A scale stick figure sits on the aft rowing thwart #5, the mainmast is on thwart #1, and the mizzen on #4. In this full sail setting, the main can be brailed up quickly leaving the boat either hove-to or sailing with jib and mizzen. No shrouds or stays are needed. The main is 120, the mizzen 70 and the jib 35 sq ft. The main over laps the mizzen and is boomless. My sailmaker does not care for this arrangement but it was commonly found in working boats and as a friend has pointed out: "the men who did that work were not fools". I worked out the lead for the various reefing configurations and they all fall within 5% of the CL. Bolger notes the lead is less important in long keeled boats, and, in all of Ansel's sail plans the lead is near zero.
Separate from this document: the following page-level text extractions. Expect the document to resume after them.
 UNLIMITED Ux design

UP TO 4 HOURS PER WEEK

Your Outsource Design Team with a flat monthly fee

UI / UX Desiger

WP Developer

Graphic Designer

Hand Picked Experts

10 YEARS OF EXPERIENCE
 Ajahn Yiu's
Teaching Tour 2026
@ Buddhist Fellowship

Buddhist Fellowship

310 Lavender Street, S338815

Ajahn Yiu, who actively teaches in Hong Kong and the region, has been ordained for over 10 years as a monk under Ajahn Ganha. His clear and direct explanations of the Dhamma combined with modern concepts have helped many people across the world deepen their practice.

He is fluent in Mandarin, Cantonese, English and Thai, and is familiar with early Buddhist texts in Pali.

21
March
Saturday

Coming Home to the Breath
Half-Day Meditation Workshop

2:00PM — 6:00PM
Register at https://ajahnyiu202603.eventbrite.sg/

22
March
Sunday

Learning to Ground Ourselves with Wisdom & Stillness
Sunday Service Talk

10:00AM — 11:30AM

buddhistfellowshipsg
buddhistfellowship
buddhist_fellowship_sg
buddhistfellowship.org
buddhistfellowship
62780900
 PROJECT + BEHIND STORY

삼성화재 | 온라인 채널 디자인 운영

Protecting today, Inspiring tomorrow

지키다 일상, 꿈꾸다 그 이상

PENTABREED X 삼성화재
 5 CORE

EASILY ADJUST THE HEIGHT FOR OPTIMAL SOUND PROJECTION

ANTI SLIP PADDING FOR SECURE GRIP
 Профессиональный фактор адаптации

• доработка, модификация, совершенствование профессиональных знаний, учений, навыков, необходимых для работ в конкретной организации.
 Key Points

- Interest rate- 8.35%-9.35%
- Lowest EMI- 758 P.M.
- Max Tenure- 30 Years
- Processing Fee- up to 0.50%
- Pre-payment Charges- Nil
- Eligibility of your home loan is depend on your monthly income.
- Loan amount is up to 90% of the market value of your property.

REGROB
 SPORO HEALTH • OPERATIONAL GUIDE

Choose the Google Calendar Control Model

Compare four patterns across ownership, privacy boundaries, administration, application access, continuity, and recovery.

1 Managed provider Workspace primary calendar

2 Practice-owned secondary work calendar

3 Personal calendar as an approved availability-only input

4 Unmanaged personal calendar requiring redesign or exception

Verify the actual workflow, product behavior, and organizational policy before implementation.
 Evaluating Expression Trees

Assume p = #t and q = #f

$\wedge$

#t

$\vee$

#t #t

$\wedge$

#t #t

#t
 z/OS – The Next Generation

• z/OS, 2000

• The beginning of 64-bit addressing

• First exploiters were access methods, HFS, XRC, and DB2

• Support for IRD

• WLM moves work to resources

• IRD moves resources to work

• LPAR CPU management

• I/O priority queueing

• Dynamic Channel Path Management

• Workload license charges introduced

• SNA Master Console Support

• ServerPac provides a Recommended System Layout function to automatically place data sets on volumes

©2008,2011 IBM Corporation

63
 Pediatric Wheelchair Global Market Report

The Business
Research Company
With this plan the sheeting angle for the main falls just aft of the stick figure, and the sheet for the boomed mizzen is inboard as well. The first reef will bring down the jib, the second will reef the main, the third will be a reefed main in the second mast position at thwart #3, and the last will be the mizzen alone at thwart 3 (probably a good time to be heading into harbor). The mainmast is 16' long and setting it up is made easier by a custom mast gate made for me by Classic Marine. This gate is fixed on the thwart with the hinge forward; the mast is inserted in the hole and walked up into position. The one remaining worry is the difficulty of reefing the main sprit sail. Reefing is a serious fault of the sprit; even in my little catspaw wrestling with the 12' sprit can be an adventure. What would it be like with twice the length and twice the sail area too? One solution would be to simply brail the main and bring it down into the boat to reef while heaving-to under mizzen and jib. Another is to adopt one of the many variations that have been tried to make reefing easier, all of which complicate the essential simplicity of the sprit design. I have an idea, which I have yet to try, to put the sail on a track and to arrange the snotter so that it does not encircle the mast; then, with the sail brailed, the snotter and sail can be lowered and tied in without becoming entangled.


I still have moments where is think I should use a lugsail but I have not found an arrangement with these that fits so well into the hull.